Sa tirade anti-Islam est digne des identitaires et autres adeptes des apéros pinard-sauciflard. Il pointe dans le Coran pléthore de sourates antisémites, sauf que les textes sont contradictoires et qu’historiquement, il valait mieux, en Espagne, être juif sous la domination musulmane, qu’après la Reconquista. Pour l’homophobie, la misogynie, le phallocratisme, la Bible compte aussi quelques passages qu’on n’ose qualifier de croustillants et la Sainte Eglise Catholique, Apostolique et Romaine, comme elle se baptise, les a pratiqués pendant des siècles. Et les pratique encore un peu… Mais sans doute que pour lui le rejet de la xénophobie, à peine masquée par les discours hostiles à l’Islam, relève de la bien-pensance.
Internet vient un peu comme un cheveu sur la soupe.
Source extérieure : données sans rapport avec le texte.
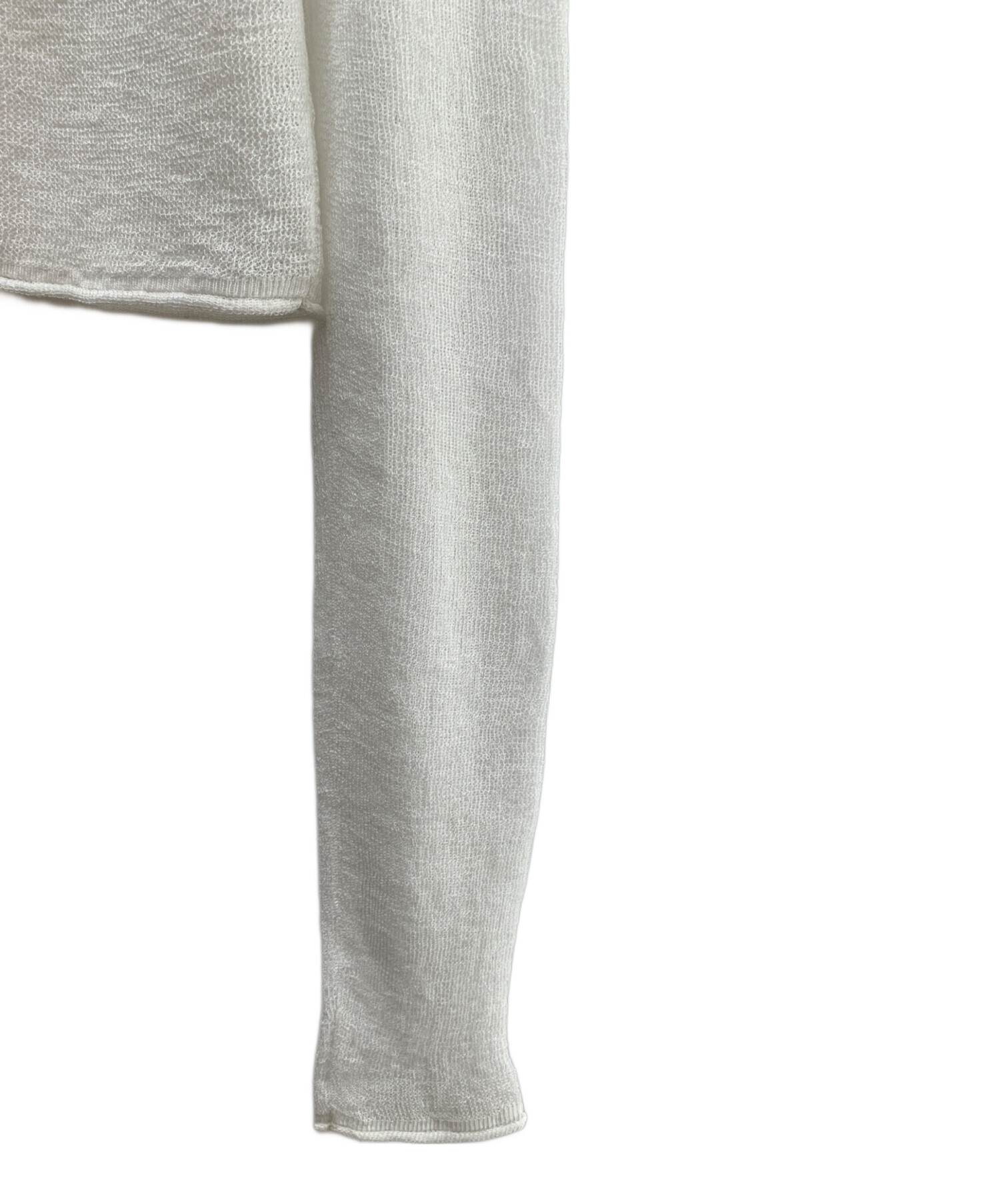 中古・古着通販】CLANE (クラネ) SHEER ROLLED EDGE KNIT CARDIGAN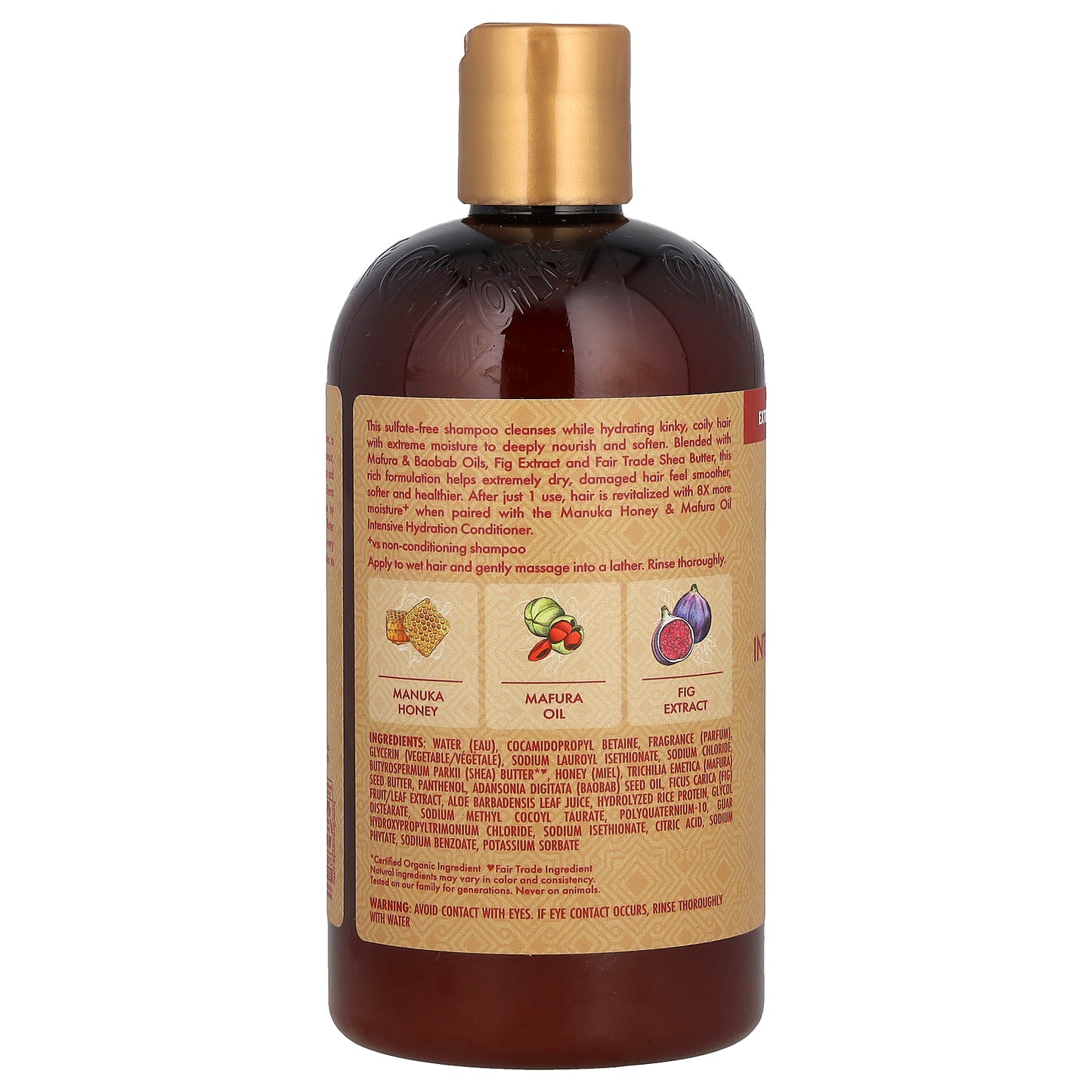 SheaMoisture, Manuka Honey & Mafura Oil, Intensive Hydration Shampoo, Extra Dry, Damaged Hair, 13 fl oz (384 ml)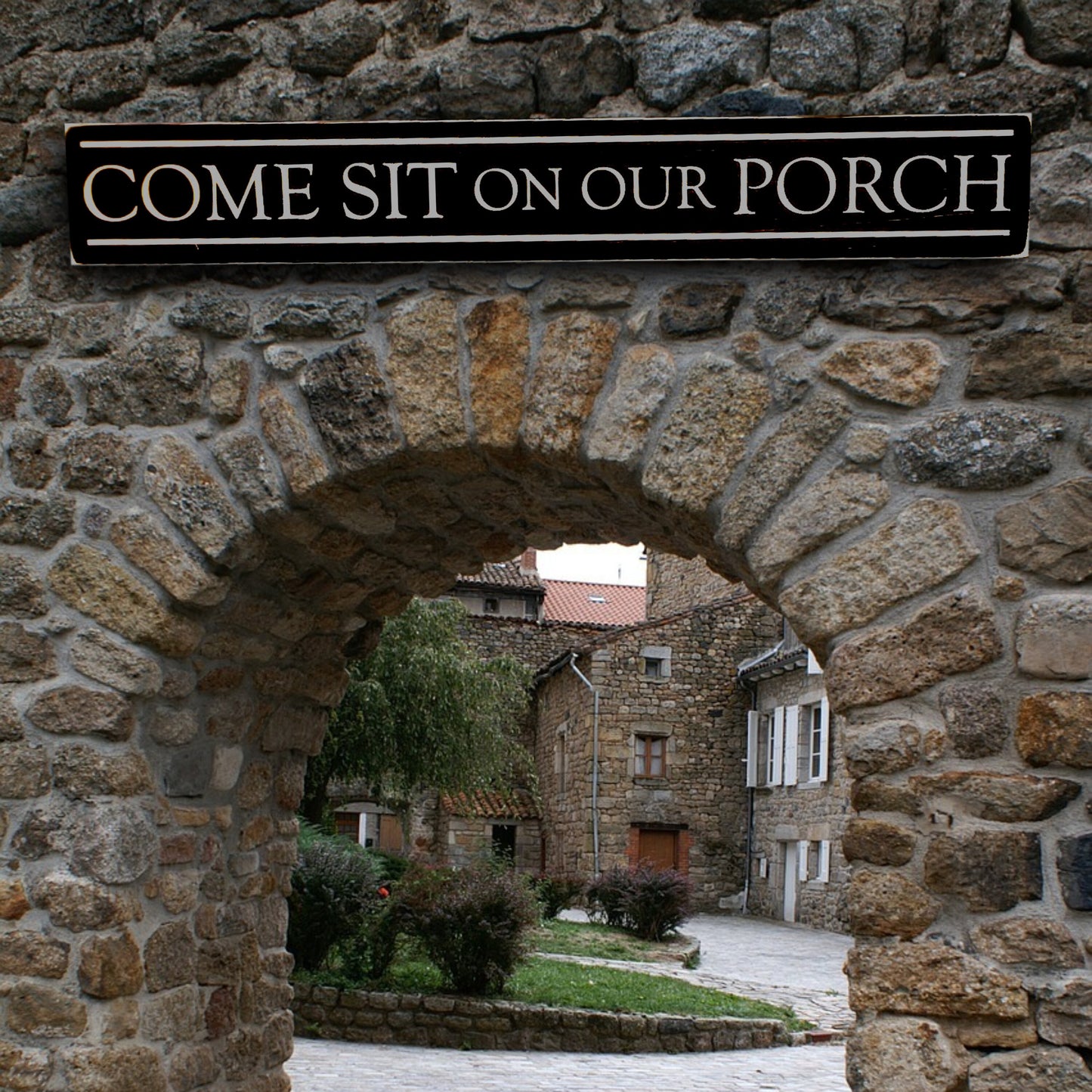 Wood porch sign, wooden farmhouse sign, rustic cottage décor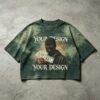 Custom Washed Oversized Cropped Graphic Tee 8611673 - Style 3CD8D4 Custom Washed Oversized Cropped Graphic Tee 8611673 - Style 3CD8D4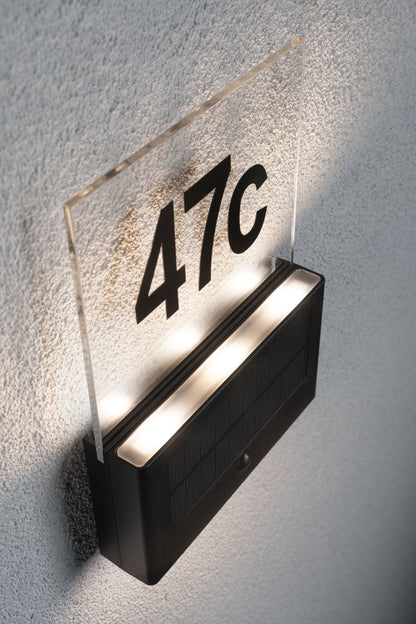 Paulmann Solar LED Hausnummernleuchte Neda IP44 3000K 80lm Anthrazit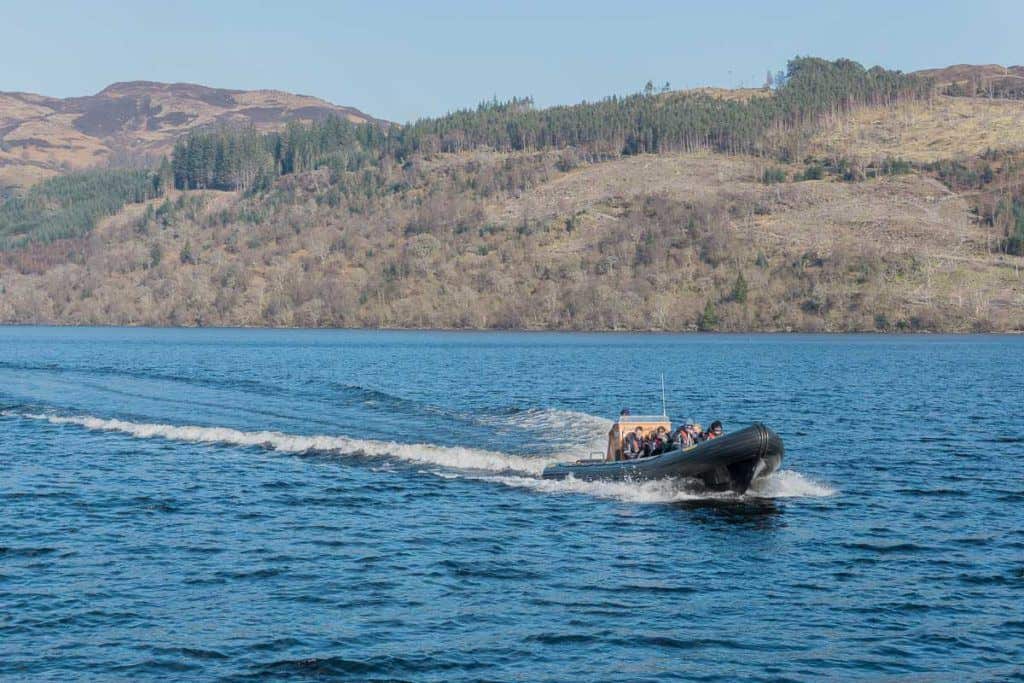 Boat on Loch Ness, Scotland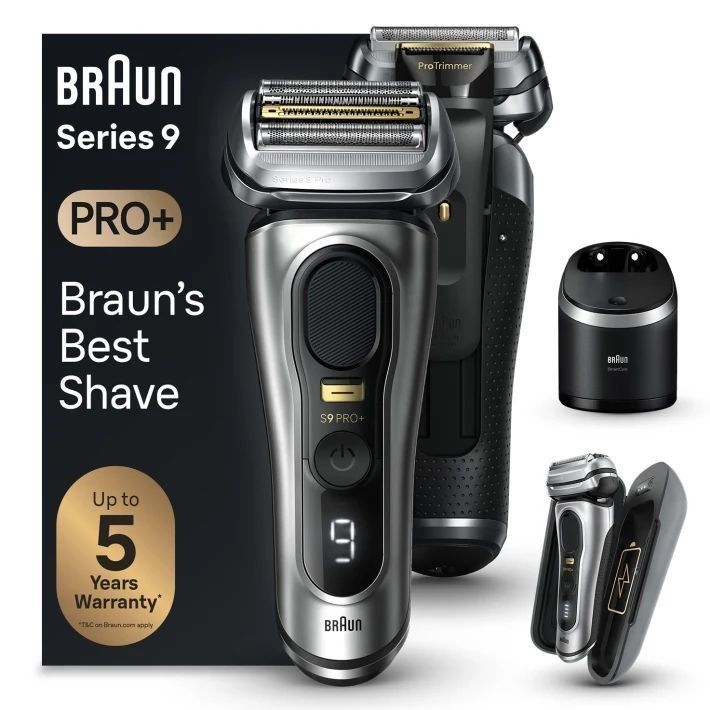 Электрическая бритва Braun S9 Pro+ 9577cc Silver SmartCare, PowerCase Электрическая бритва Braun S9 Pro+ 9577cc Silver SmartCare, PowerCase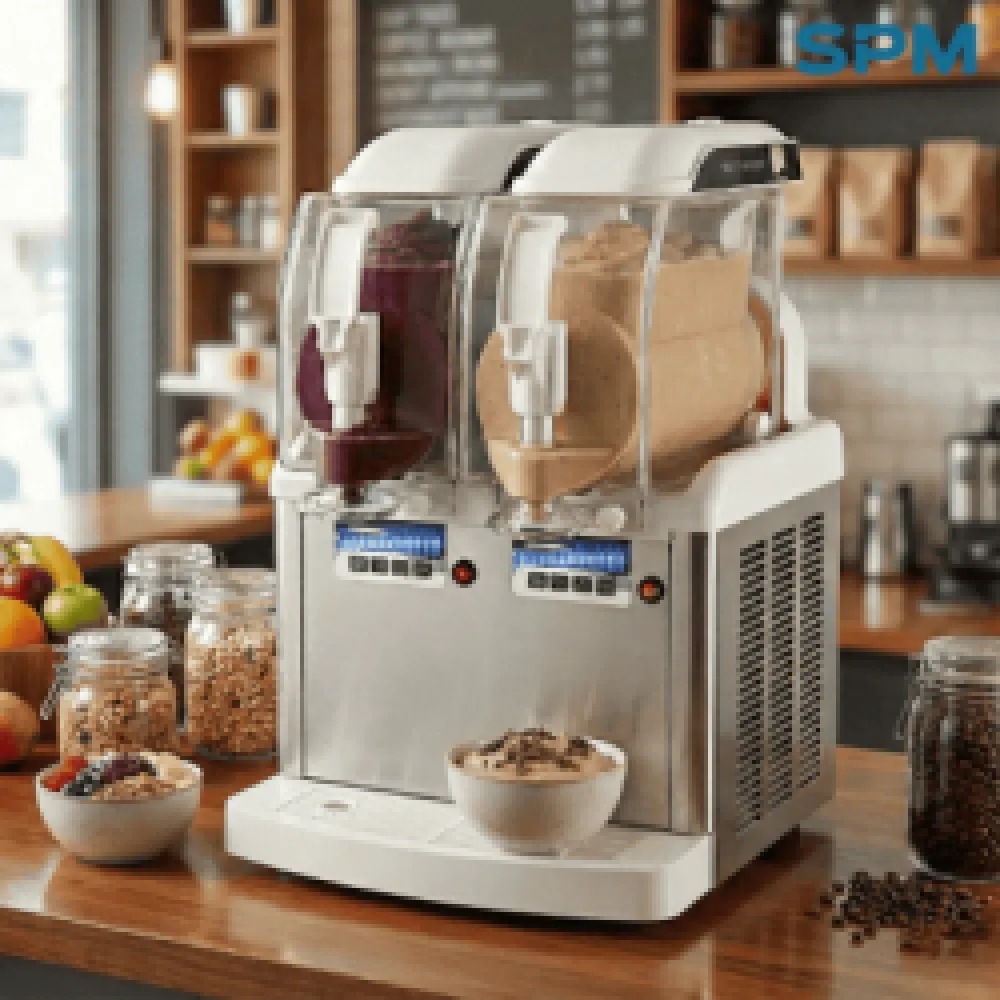 Distributeur de boissons froides et de crème glacée 5+5L GT PUSH 2 (561011)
On y trouve d’immenses ressources (ainsi la chronique du philosophe est-elle en ligne) ; il facilite des recherches ; il facilite des pratiques qui lui étaient antérieures telles que le plagiat… en bref c’est un outil utile avec ses dangers. Mais, on voit bien ce qui chagrine l’imprécateur : « la possibilité pour chacun de dire tout et n'importe quoi, de montrer son indigence sans vergogne pour en informer la planète en temps réel. » Il y a comme un relent de mépris élitiste. Eh oui ! M. Onfray, tout le monde n’a pas la chance de disposer de la dernière page du Monde pour dire tout et n'importe quoi !
La fin revient à un grand classique de cette rhétorique avec l’invocation du peuple. Dont évidemment, M. Onfray est, en quelque sorte, le medium. Sauf que le peuple, le vrai, c’est-à-dire l’ensemble des citoyen(ne)s, n’est pas monolithique. Dans ce qui est un des fondements de la démocratie – les élections – ces citoyens peuvent avoir des choix changeants (ou ne pas participer à ses choix, mais il n’y a que les devins pour interpréter, au-delà de la seule évidence que le vote ne les intéressait pas, le sens de l’abstention). S’il y a une moue de dégoût c’est plutôt à l’encontre de ceux qui, comme celui qui fait président, croient que pour parler peuple, il faut parler vulgaire, pour ceux qui cyniquement jouent sur le viscéral plutôt que de parier sur l’intelligence. Dégoût pour ce mépris implicite du citoyen.